(Task directions): Lines with the word "porcupine" are the answer; copy each of them from the data below.

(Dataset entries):
-----

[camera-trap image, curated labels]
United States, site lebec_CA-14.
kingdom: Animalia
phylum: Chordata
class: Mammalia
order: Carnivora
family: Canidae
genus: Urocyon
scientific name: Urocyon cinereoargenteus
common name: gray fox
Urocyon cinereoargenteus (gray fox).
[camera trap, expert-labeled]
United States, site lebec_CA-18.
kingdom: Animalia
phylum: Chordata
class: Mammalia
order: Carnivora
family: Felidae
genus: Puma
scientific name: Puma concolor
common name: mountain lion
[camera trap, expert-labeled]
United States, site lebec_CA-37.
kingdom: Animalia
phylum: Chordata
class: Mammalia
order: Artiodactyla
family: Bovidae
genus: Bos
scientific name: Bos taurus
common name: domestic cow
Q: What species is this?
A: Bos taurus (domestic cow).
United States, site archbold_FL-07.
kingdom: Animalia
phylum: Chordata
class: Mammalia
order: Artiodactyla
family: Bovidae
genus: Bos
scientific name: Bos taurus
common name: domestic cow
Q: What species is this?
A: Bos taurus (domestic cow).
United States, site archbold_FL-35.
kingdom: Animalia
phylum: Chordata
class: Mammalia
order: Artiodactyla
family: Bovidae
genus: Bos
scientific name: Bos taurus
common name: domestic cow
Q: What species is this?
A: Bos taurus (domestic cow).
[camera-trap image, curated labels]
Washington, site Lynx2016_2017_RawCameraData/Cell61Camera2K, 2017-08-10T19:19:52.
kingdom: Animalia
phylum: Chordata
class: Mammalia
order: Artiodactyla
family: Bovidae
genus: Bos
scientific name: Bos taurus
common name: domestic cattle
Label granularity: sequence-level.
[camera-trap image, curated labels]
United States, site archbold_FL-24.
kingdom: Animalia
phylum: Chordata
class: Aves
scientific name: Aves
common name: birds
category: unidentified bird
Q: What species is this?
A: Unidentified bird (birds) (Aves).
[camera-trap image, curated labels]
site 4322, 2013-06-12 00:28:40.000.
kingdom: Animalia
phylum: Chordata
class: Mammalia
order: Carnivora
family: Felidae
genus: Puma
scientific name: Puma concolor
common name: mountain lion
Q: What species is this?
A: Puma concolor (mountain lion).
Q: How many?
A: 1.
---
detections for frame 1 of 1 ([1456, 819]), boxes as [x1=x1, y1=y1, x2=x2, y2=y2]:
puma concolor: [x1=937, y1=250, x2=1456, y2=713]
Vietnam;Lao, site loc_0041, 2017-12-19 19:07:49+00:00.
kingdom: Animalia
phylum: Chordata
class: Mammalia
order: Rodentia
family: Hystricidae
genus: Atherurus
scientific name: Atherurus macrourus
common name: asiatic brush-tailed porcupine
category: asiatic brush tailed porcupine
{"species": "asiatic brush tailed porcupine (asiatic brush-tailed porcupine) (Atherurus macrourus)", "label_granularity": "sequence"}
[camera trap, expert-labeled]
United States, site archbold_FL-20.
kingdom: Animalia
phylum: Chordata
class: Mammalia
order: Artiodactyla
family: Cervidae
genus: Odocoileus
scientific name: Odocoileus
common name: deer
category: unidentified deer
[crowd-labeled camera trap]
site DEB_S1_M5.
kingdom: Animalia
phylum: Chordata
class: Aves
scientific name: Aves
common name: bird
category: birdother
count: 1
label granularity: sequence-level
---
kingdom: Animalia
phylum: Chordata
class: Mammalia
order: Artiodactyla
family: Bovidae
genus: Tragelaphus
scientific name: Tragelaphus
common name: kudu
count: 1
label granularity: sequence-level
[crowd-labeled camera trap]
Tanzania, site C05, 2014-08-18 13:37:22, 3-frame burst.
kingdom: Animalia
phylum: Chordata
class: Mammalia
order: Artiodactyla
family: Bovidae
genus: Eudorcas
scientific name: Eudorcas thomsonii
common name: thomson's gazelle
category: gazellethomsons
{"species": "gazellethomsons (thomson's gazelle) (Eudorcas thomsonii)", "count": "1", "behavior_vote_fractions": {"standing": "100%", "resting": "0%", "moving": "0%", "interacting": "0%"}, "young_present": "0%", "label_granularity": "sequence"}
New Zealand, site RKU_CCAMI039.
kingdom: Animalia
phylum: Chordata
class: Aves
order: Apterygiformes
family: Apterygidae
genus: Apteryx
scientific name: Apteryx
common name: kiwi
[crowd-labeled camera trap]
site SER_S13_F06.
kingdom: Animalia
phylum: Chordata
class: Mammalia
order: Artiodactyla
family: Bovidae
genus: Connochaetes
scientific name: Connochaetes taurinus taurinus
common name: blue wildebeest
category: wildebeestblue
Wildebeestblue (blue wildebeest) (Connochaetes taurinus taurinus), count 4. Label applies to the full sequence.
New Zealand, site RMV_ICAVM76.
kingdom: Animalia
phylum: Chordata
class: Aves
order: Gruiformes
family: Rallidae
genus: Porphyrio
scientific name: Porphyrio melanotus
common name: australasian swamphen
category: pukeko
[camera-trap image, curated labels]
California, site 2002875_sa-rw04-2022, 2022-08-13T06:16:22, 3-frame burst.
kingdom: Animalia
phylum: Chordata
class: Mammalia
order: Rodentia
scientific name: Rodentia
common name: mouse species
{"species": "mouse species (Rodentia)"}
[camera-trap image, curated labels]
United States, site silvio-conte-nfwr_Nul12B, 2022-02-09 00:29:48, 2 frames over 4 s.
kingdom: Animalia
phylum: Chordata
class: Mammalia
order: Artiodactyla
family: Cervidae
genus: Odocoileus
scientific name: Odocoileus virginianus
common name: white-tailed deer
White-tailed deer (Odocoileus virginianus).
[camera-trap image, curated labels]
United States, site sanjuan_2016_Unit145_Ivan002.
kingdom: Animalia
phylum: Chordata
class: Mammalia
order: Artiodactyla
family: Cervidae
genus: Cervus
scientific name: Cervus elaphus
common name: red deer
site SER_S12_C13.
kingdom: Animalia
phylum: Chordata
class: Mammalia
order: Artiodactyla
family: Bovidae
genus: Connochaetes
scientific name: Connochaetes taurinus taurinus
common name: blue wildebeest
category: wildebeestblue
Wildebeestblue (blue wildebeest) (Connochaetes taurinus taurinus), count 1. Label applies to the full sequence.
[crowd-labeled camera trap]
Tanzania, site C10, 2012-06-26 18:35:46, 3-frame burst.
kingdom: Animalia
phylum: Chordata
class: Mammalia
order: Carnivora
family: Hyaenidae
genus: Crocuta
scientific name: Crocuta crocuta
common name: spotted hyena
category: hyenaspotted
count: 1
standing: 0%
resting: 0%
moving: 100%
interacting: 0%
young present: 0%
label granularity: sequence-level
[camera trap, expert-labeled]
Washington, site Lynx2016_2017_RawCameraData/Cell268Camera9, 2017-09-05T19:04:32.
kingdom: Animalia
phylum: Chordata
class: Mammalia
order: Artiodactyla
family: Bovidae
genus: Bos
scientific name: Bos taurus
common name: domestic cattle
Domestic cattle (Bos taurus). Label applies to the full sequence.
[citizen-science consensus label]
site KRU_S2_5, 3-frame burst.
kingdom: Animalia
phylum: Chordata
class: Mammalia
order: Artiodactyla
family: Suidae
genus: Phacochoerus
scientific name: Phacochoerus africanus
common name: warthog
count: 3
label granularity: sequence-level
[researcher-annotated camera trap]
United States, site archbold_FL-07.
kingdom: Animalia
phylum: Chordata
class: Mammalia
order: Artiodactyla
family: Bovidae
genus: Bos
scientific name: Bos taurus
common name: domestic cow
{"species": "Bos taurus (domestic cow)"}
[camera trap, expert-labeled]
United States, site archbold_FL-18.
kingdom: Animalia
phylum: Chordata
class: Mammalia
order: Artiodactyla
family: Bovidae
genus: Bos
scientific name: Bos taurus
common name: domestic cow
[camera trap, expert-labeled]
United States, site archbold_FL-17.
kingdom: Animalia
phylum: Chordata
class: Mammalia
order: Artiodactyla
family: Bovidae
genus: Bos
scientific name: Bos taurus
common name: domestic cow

-----

(Solution):
common name: asiatic brush-tailed porcupine
category: asiatic brush tailed porcupine
{"species": "asiatic brush tailed porcupine (asiatic brush-tailed porcupine) (Atherurus macrourus)", "label_granularity": "sequence"}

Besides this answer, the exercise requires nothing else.